Twenty-six-year-old Sunny Clifford, Oglala Lakota and a Pine Ridge Park ranger, is one of three finalists for a People’s Choice Gloria Award given by one of the most pioneering feminist organizations in the world, the Ms. Foundation.
This is the first time in the 25-year history of the Gloria Awards that the Ms. Foundation is asking the public to choose one of its winners. You can vote once per email address at forwomen.org/voteforvision by April 16.
Clifford was anonymously nominated for the People's Choice Gloria Award for her proactive efforts to ensure Native American women have access to emergency contraception. Clifford began a petition on Change.org in spring 2012 to demand that Dr. Yvette Roubideaux, the director of Indian Health Services (IHS), issue a directive to ensure that Plan B, also known as the morning-after-pill, is available on reservations upon request. This over-the-counter pill is routinely given to American women after a sexual assault where pregnancy may occur. Despite the fact that 1 out of 3 Native women will experience rape in her lifetime, in many areas, the Indian Health Service does not make Plan B readily available. Clifford believes rape victims are further victimized by IHS when they are denied access to Plan B. Her petition, which currently has more than 117,000 signatures toward her goal of 150,000, will raise awareness and “push IHS to offer Plan B without a prescription,” she said.
“The Ms. Foundation founded by Gloria Steinem is a really big mover in the mainstream feminist movement, and I’m the glad the issues pertaining to Native American women are being recognized by mainstream feminists,” Clifford told Indian Country Today Media Network.
“This nomination isn’t just for me—it’s for all Native American women in the country,” she added.
The People’s Choice Gloria Award is named in honor of activist and Ms. Foundation co-founder Gloria Steinem, and will be presented to the winner at the 2013 Gloria Awards on May 13 at Cipriani 42nd Street in New York City. The ceremony attracts world-renowned women, like Olympia Dukakis and Ashley Judd, in addition to Steinem. For more information, visit forwomen.org/GloriaAwards.

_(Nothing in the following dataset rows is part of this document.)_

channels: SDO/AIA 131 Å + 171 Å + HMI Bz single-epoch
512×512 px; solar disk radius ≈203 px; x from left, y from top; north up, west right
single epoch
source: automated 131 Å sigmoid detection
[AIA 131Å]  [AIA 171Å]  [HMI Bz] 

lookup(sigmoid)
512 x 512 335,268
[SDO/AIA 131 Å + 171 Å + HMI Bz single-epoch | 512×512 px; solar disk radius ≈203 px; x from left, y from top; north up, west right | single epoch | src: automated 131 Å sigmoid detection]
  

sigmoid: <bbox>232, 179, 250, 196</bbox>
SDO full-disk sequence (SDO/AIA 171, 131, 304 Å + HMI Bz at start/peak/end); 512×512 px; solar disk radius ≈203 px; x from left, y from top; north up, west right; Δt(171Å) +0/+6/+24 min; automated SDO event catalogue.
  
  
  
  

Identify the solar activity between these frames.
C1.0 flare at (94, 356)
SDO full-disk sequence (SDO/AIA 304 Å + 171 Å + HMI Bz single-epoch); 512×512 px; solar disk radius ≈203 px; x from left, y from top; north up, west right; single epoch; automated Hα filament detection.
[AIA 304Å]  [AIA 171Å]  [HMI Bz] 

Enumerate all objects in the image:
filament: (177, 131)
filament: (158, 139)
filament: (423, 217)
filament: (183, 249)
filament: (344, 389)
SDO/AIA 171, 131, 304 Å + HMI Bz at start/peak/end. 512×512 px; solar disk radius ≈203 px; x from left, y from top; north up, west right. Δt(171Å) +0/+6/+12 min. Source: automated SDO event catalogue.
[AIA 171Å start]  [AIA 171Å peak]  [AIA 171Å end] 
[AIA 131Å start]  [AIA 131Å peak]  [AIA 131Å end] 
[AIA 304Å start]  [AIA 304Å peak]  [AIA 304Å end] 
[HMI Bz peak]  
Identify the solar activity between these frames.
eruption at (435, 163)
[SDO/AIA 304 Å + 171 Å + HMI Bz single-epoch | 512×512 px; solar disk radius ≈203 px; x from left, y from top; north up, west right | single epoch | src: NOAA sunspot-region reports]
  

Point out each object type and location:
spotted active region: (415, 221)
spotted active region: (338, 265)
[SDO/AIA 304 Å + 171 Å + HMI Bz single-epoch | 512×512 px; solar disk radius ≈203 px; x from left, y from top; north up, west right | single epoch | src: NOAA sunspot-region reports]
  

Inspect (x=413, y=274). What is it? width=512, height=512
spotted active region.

Clifford, who sits on the board for the South Dakota branch of pro-choice organization NARAL, is also the focus of the documentary Young Lakota for the role she, her twin sister Serena and their neighbor played in challenging the impeachment of former Pine Ridge Chairman Cecelia Thunder Fire in 2006 for her proposal of a women’s clinic on the reservation.
While Clifford tirelessly promotes justice and equal rights for Native American women, she is humbled when the topic of conversation turns to her own accomplishments, and she readily praises the work of her competitors for the People’s Choice Gloria Award.
“I’m honored to be nominated with such great people,” she said, referencing both the Crunk Feminist Collective—a group of individuals working to “create a space of support and camaraderie for hip-hop-generation feminists of color”—and 15-year-old Julia Bluhm, a blogger for the girl-fueled SPARK Movement, which fights against sexualized images of women and girls in the media. Bluhm successfully rallied for signatures on a petition on Change.org that called for Seventeen magazine to commit to print at least one unaltered photospread per month.
You can support Clifford by voting at forwomen.org/voteforvision by April 16.